- _Work instruction A_: Transcribe all nine records that follow the text below, line by line, and leave the pictures out of your copy.
- _Work instruction B_: Continue the text on Backends for Frontend from the point where it stops.

- _Selected extract_:
-----
Backends for Frontend — Staff¶
At staff level, Backends for Frontend (BFF) is not primarily a technical pattern — it is an organizational one. The decision to give each frontend its own backend is a decision about who can ship without asking permission. That reframing changes every question: not "does this reduce over-fetching?" but "does this let the web team deploy on Friday without coordinating with the iOS team, the platform team, and the payments team?" This file is about governing that trade — capturing the autonomy while paying down the sprawl it invites.
Table of Contents¶
- BFF as a Conway's-Law artifact
- Ownership boundaries: who owns what
- The proliferation problem and paved-road governance
- Keeping business logic out of the BFF
- When to consolidate or switch to federation
- The cost ledger: another deployable, another on-call
- Framing the trade to leadership
- Staff takeaways
1. BFF as a Conway's-Law artifact¶
Conway's Law observes that systems mirror the communication structure of the organizations that build them. The BFF pattern is Conway's Law applied deliberately rather than accidentally. A single shared API forces every frontend team through one backend team's roadmap, one deploy cadence, one set of priorities. That shared surface becomes a coordination bottleneck: the mobile team needs a field the web team doesn't, the web team needs a payload shape mobile doesn't, and both wait in the same queue.
A BFF cuts the queue. When the web team owns a web-bff, it can add an endpoint, reshape a response, or ship an experiment without filing a ticket against another team. The org benefit is autonomy, not bytes on the wire. Over-fetching and chatty round-trips are real BFF wins, but they are the small prize. The large prize is that a stream-aligned team owns its full path to production — from React component down to the aggregating backend it controls.
-----
- _Records for this task_:
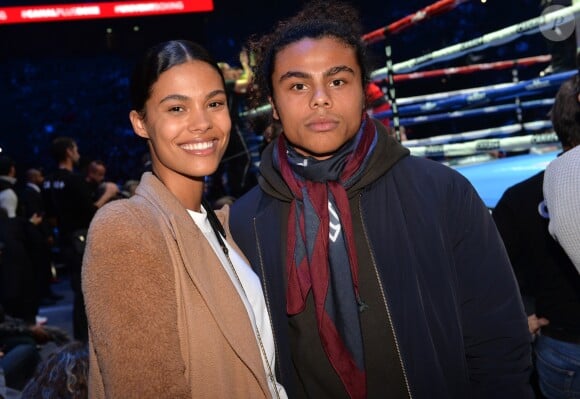 Tina Kunakey et son frère Zachary lors du gala de boxe Univent à l'AccorHotels Arena de Paris pour le championnat du monde WBA le 15 novembre 2019. © Veeren / Bestimage
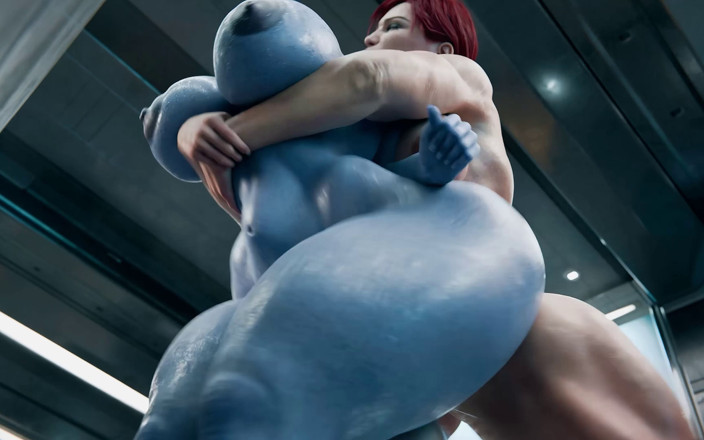 Futanari 3D: Horny Futa Liara Fucks Redhead Femshep After Shower - 3 Cumshots 3D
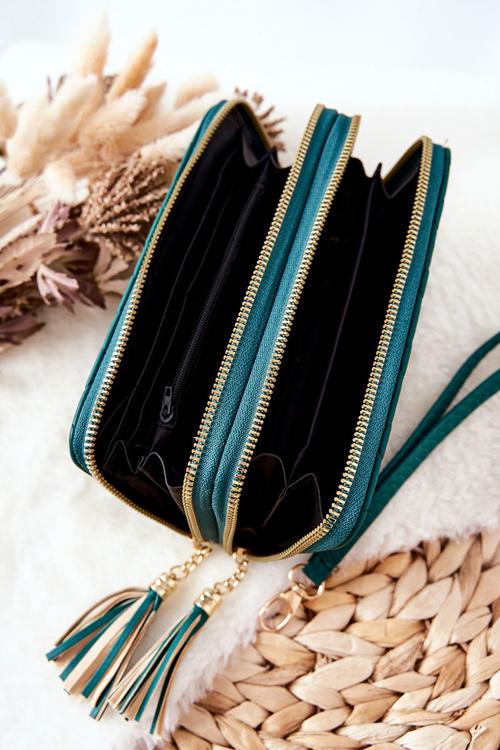 Large Quilted Wallet with Zips Green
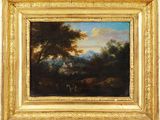 un tableau représentant un paysage boisé avec du bétail et des arbres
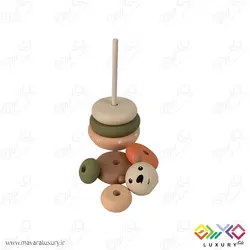 اکسسوری و اسباب بازی چوبی برج هوش مدل خرس MKT27
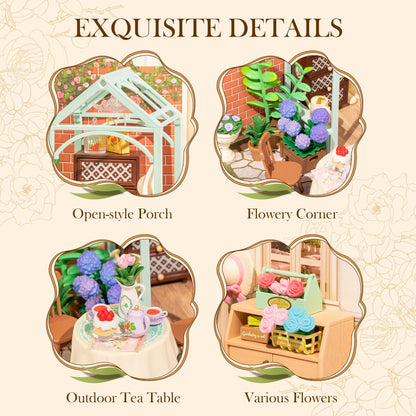 Rolife Super Creator-DIY Plastic Miniature House for Adults, Mini Blocks Model Kit Building Set for Teens 8-12, DIY Crafts/Hobbies/Building Blocks Toys for Teens&Adults (Blooming Tea Garden)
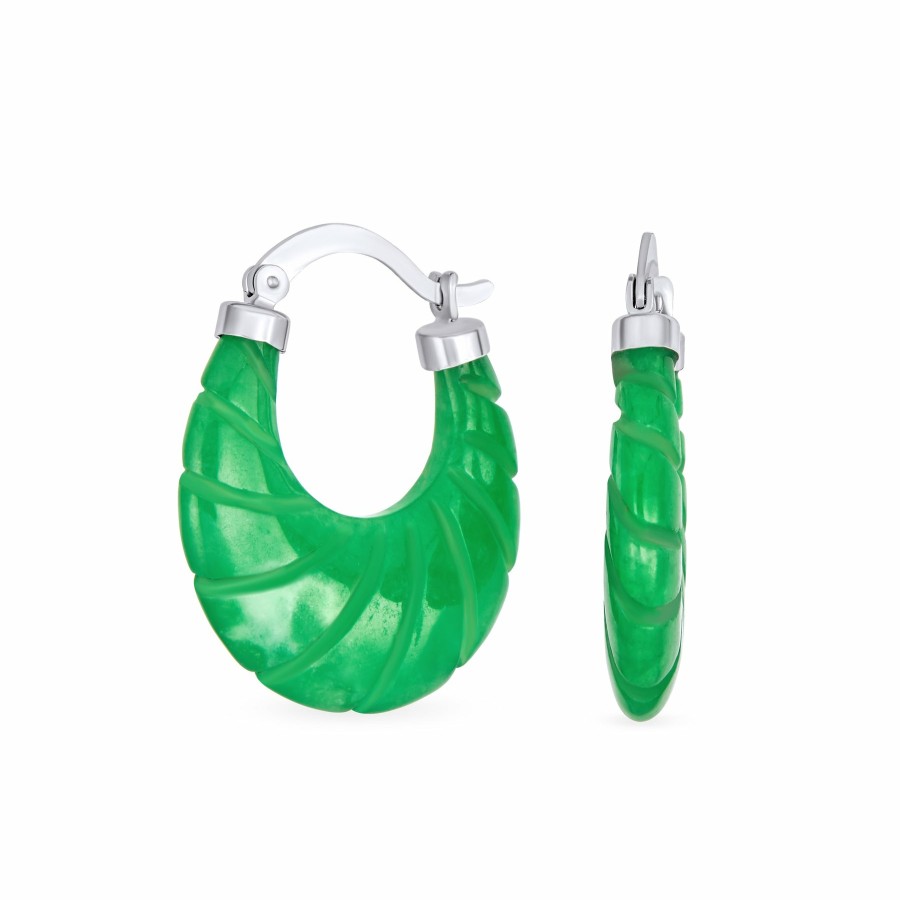 Shop Women Bling Jewelry Hoops Huggies Earrings | Jade Gemstone Carved Shrimp Oval Green Jade Hoop Earrings .925 Silver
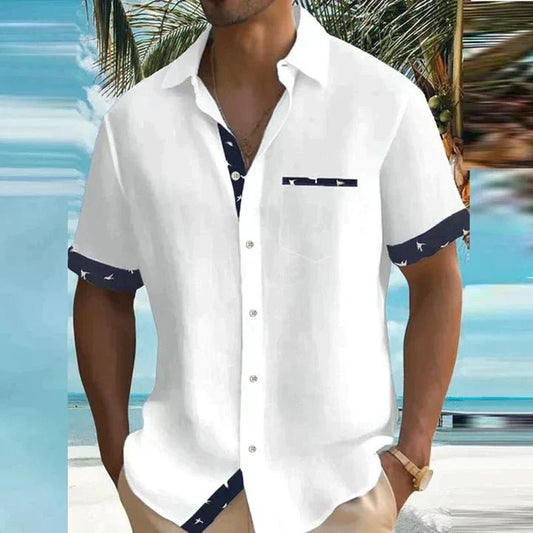 Men's Formal Short Sleeve Shirt | Bird Trim Smart Casual Hero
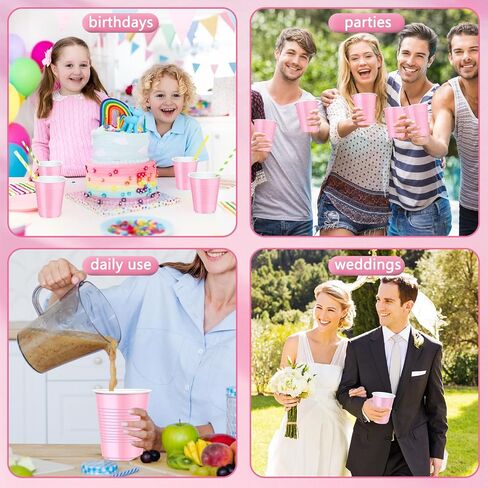 Dualshine 100 Pack Pink Plastic Cups 18 oz, Disposable Heavy Duty Drinking Cups for Party, Graduation Shot Cup for Wedding Birthday Valentine's Day Beer Serving Snack Sample Barbecues in Saudi Arabia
-----
- _Answer area A_:
 Tina Kunakey et son frère Zachary lors du gala de boxe Univent à l'AccorHotels Arena de Paris pour le championnat du monde WBA le 15 novembre 2019. © Veeren / Bestimage
 Futanari 3D: Horny Futa Liara Fucks Redhead Femshep After Shower - 3 Cumshots 3D
 Large Quilted Wallet with Zips Green
 un tableau représentant un paysage boisé avec du bétail et des arbres
 اکسسوری و اسباب بازی چوبی برج هوش مدل خرس MKT27
 Rolife Super Creator-DIY Plastic Miniature House for Adults, Mini Blocks Model Kit Building Set for Teens 8-12, DIY Crafts/Hobbies/Building Blocks Toys for Teens&Adults (Blooming Tea Garden)
 Shop Women Bling Jewelry Hoops Huggies Earrings | Jade Gemstone Carved Shrimp Oval Green Jade Hoop Earrings .925 Silver
 Men's Formal Short Sleeve Shirt | Bird Trim Smart Casual Hero
 Dualshine 100 Pack Pink Plastic Cups 18 oz, Disposable Heavy Duty Drinking Cups for Party, Graduation Shot Cup for Wedding Birthday Valentine's Day Beer Serving Snack Sample Barbecues in Saudi Arabia

- _Answer area B_:
This is the lens that separates a staff-level BFF decision from a mid-level one. A mid-level engineer asks whether a BFF makes the client simpler. A staff engineer asks whether the team boundary the BFF encodes is the boundary the org actually wants to keep. If the answer is yes — a durable, long-lived frontend team that ships independently — the BFF is a good investment. If the "team" is two contractors on a six-week project, a BFF is org theater: infrastructure encoding a boundary that will dissolve before it pays back.
Reference: the pattern is described in Sam Newman's writing (martinfowler.com/articles/micro-frontends and Newman's Building Microservices), and the team-shape reasoning aligns with Team Topologies (teamtopologies.com).
2. Ownership boundaries: who owns what¶
The most common BFF failure is not technical — it is a fuzzy ownership line. A BFF sits between a frontend team and a set of platform-owned services, and it is tempting for both sides to disclaim it. The frontend team says "it's backend, not ours"; the platform team says "it's client-specific, not ours." That gap is where BFFs rot.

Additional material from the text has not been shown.